■ 书面指令 1 ■
把点击计数器题目中的这句话译成中文："It is possible that several hits arrive roughly at the same time."
■ 书面指令 2 ■
在点击计数器题目中，可以假定最早的时间戳从几开始？

■ 页面摘录 ■
362. Design-Hit-Counter

362 Design-Hit-Counter

difficulty: Medium

Design a hit counter which counts the number of hits received in the past 5 minutes.

Each function accepts a timestamp parameter (in seconds granularity) and you may assume that calls are being made to the system in chronological order (ie, the timestamp is monotonically increasing). You may assume that the earliest timestamp starts at 1.

It is possible that several hits arrive roughly at the same time.

Example:

HitCounter counter = new HitCounter();
// hit at timestamp 1.
counter.hit(1);
// hit at timestamp 2.
counter.hit(2);
// hit at timestamp 3.
counter.hit(3);
// get hits at timestamp 4, should return 3.
counter.getHits(4);
// hit at timestamp 300.
counter.hit(300);
// get hits at timestamp 300, should return 4.
counter.getHits(300);
// get hits at timestamp 301, should return 3.
counter.getHits(301); 

Follow up: What if the number of hits per second could be very large? Does your design scale?

■ 提取条目 ■

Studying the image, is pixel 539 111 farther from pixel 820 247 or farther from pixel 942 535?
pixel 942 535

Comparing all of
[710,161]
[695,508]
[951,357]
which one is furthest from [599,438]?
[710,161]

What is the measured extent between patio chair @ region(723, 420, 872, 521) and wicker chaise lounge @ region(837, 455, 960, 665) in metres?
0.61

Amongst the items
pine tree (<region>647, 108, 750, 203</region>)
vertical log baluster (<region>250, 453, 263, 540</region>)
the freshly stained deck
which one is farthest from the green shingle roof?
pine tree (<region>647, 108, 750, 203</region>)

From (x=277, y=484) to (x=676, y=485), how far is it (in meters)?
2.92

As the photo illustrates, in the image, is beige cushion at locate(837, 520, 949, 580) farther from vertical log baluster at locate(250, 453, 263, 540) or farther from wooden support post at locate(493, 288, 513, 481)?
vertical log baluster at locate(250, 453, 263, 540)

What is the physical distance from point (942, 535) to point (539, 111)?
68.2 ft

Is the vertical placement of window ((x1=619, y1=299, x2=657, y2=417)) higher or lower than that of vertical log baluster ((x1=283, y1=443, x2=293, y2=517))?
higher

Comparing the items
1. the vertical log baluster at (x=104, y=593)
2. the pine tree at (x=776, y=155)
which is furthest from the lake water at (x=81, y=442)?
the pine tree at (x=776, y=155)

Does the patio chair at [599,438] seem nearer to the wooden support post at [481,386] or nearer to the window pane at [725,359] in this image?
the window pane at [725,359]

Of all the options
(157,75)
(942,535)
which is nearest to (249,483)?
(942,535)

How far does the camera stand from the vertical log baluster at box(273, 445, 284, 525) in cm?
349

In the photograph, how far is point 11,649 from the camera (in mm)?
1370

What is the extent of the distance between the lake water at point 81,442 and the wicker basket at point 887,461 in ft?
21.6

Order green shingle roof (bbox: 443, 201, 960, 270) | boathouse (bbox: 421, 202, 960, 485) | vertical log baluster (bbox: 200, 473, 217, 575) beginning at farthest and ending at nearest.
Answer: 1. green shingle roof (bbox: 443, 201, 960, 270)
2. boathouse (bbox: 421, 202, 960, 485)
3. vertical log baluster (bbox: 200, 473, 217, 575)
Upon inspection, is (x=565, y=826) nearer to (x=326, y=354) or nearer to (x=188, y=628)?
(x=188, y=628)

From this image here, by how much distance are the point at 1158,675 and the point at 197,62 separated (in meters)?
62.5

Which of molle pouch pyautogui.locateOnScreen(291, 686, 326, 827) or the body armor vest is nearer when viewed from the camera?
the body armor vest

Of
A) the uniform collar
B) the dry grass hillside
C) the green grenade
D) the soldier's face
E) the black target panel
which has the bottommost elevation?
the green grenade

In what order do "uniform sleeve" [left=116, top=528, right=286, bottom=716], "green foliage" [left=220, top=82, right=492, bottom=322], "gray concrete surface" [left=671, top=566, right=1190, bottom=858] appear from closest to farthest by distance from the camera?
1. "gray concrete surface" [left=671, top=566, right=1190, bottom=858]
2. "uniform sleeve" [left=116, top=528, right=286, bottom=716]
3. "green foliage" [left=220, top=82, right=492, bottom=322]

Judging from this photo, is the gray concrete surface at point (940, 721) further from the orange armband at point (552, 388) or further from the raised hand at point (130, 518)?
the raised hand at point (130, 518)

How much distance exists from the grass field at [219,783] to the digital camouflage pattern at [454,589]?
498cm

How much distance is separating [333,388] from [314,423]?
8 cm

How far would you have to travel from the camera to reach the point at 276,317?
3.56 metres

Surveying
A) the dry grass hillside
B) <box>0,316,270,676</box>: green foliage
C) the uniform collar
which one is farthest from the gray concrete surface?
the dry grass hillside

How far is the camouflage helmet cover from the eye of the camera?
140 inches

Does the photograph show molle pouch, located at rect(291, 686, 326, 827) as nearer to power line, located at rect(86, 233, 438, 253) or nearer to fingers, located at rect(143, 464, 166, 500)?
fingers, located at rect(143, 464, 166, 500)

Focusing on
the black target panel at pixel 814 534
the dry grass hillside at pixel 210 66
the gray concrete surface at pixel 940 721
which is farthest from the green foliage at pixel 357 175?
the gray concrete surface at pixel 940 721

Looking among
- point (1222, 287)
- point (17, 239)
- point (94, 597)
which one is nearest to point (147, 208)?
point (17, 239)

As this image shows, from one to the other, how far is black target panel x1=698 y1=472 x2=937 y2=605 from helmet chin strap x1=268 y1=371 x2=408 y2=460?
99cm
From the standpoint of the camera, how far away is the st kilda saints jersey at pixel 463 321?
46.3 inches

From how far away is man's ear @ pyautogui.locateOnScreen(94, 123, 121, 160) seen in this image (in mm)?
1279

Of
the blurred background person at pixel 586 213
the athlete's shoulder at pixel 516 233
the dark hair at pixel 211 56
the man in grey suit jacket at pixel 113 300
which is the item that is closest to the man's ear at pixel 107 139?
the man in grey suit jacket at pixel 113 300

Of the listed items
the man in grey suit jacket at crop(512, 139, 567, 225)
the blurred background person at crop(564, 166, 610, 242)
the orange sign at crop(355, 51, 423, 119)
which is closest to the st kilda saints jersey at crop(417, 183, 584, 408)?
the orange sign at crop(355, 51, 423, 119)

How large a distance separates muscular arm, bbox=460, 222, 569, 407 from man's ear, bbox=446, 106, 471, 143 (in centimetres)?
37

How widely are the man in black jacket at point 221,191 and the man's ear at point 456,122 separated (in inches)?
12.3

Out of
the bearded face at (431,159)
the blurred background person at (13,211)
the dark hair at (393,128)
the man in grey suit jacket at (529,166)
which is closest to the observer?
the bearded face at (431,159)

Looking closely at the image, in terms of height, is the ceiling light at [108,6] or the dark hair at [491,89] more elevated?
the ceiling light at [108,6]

■ 书面回答 1 ■
多次点击有可能几乎在同一时间到达。

■ 书面回答 2 ■
最早的时间戳从 1 开始。